AWS .NET SDK and/or Package version used

AWSSDK.Lambda 3.7.104.7

Targeted .NET Platform

.NET 7 (AOT)

Operating System and version

Lambda (Amazon Linux 2)

ashishdhingra commented 1 year ago

@unchartedxx Good morning. I understand that the call to UserCrypto.IsUserCryptAvailable might be calling few milliseconds of delay (140ms), could you please share the statistics when disabling use of UserCrypto as assumed in the code? Is it substantially less than 200ms. Kindly note that there is an existing issue https://github.com/aws/aws-sdk-net/issues/1931 to address it on non-Windows environment, but there is no specific timeline yet to address it.

Thanks, Ashish

unchartedxx commented 1 year ago

@ashishdhingra thanks for the quick answer. I did some more tests hoping that it would clarify your doubts.
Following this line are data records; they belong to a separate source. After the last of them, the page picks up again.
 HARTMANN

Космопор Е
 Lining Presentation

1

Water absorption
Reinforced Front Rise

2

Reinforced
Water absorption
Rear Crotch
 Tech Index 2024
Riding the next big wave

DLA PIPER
I redid the test using the official AWS .NET lambda blueprints from here. I only added code to measure the impact of the UserCrypto.IsUserCryptAvailable by calling it before the client initialization.
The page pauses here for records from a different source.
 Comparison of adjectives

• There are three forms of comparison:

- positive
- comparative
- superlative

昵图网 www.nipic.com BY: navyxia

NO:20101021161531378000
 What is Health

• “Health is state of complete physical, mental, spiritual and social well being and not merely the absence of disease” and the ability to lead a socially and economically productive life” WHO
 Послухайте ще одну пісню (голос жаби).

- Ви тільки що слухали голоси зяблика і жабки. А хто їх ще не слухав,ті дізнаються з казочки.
I tested with .NET 6 using the runtime provided by the lambda service and also using the custom runtime using .NET 7 in AOT mode. The Lambda function was assigned with 256MB. Each situation was tested three times, each time forcing a cold start. All times in milliseconds.
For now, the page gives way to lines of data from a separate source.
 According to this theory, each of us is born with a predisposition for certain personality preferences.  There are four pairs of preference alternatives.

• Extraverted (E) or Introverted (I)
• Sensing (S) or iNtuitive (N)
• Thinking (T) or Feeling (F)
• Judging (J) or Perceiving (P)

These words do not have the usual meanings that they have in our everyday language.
.NET 6 Only Client Initialization

Client Init
322
358
341

.NET 6 Calling UserCrypto.IsUserCryptAvailable and then Client Initialization

IsUserCryptAvailable Client Init Total
80 279 359
80 279 359
98 243 341

.NET 7 AOT Only Client Initialization

Client Init

180 181 219

.NET 7 AOT Calling UserCrypto.IsUserCryptAvailable and then Client Initialization

IsUserCryptAvailable Client Init Total
160 20 180
158 22 180
159 20 179

It is possible to see that if the UserCrypto.IsUserCryptAvailable was a no-op it would exactly remove a chunk from the whole time dedicated to the initialization, otherwise the total time would not the same as the client init wihout "prewarming" the crypto. In case of .NET 6 it could save about 25% of the whole time, while on .NET 7 it is about 88%, so the large majority.

Here the whole code I used for reference:

public static string FunctionHandler(string input, ILambdaContext context)
{
    AWSConfigs.LoggingConfig.LogTo = LoggingOptions.Console;
    Stopwatch timer = new();
    timer.Start();

    if (Environment.GetEnvironmentVariable("USERCRYPTO_WARMUP") != null)
    {
        var value = UserCrypto.IsUserCryptAvailable;
        Console.WriteLine($"IsUserCryptAvailable took {timer.ElapsedMilliseconds} to get {value}");
        timer.Restart();
    }

    var client = new AmazonLambdaClient();

    Console.WriteLine($"AmazonLambdaClient took {timer.ElapsedMilliseconds} to get {client}");

    return input.ToUpper();
}
dscpinheiro commented 5 months ago

We just released an update (included in Core 3.7.303.23) where the SDK won't attempt to load Crypt32.dll when not running on Windows.

It does require targeting .NET 8 (or greater), but should help with the latency you were seeing.

github-actions[bot] commented 5 months ago

Comments on closed issues are hard for our team to see. If you need more assistance, please either tag a team member or open a new issue that references this one. If you wish to keep having a conversation with other community members under this issue feel free to do so.